Copy the listing below word for word, but leave the pictures out.
==== Records ====
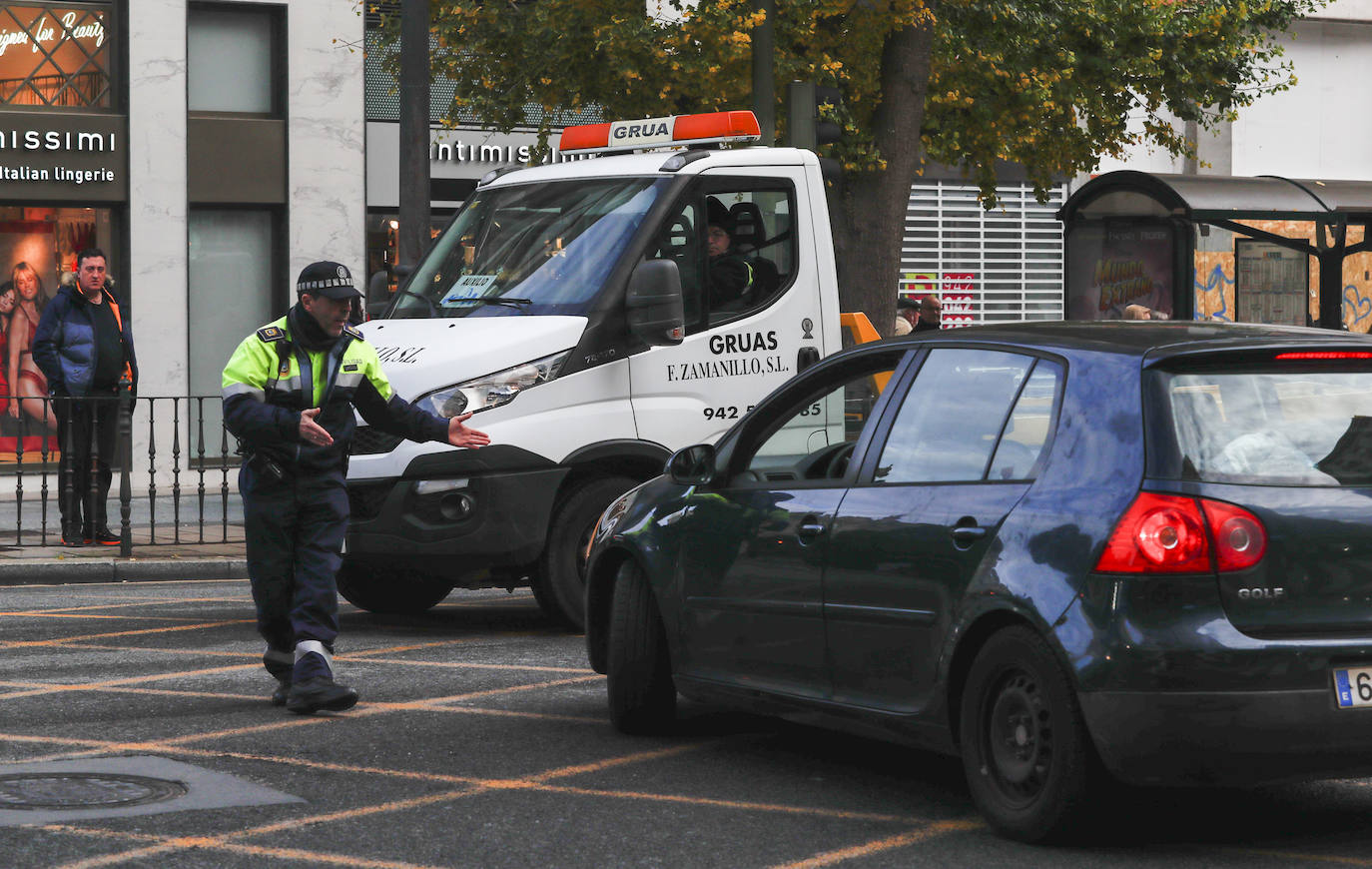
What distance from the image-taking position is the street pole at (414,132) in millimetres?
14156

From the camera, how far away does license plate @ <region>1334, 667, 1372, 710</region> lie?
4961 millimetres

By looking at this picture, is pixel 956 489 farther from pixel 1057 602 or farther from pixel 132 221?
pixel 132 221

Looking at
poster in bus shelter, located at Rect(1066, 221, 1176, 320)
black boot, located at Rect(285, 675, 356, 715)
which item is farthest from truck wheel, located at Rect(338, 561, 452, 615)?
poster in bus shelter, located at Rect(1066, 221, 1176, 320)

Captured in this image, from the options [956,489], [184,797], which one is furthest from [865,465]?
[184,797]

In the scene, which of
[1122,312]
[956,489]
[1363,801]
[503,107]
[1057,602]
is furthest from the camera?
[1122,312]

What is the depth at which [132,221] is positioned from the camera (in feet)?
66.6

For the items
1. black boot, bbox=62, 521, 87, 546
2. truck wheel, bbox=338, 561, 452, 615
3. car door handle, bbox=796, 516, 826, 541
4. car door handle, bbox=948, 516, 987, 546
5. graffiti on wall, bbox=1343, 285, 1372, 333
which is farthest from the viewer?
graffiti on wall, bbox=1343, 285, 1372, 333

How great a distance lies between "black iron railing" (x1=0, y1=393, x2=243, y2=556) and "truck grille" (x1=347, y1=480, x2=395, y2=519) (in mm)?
====
■ Solution to the problem:
What distance from the image-taking position is the street pole at (414,132) in millimetres?
14156

From the camera, how far away does license plate @ <region>1334, 667, 1372, 710</region> lie?
4961 millimetres

By looking at this picture, is pixel 956 489 farther from pixel 1057 602 or farther from pixel 132 221?
pixel 132 221

Looking at
poster in bus shelter, located at Rect(1066, 221, 1176, 320)
black boot, located at Rect(285, 675, 356, 715)
which item is farthest from truck wheel, located at Rect(338, 561, 452, 615)?
poster in bus shelter, located at Rect(1066, 221, 1176, 320)

Captured in this image, from the options [956,489], [184,797], which one is furthest from [865,465]?
[184,797]

In the scene, which of
[1122,312]
[956,489]
[1363,801]
[503,107]
[1057,602]
is furthest from the camera?
[1122,312]

What is the depth at which [132,221] is positioned from the camera (in feet)?
66.6

For the items
1. black boot, bbox=62, 521, 87, 546
2. truck wheel, bbox=338, 561, 452, 615
3. car door handle, bbox=796, 516, 826, 541
4. car door handle, bbox=948, 516, 987, 546
5. graffiti on wall, bbox=1343, 285, 1372, 333
which is farthest from the viewer?
graffiti on wall, bbox=1343, 285, 1372, 333

How great a distance lies between "black iron railing" (x1=0, y1=393, x2=243, y2=556) and "truck grille" (x1=347, y1=480, x2=395, y2=519) (in mm)?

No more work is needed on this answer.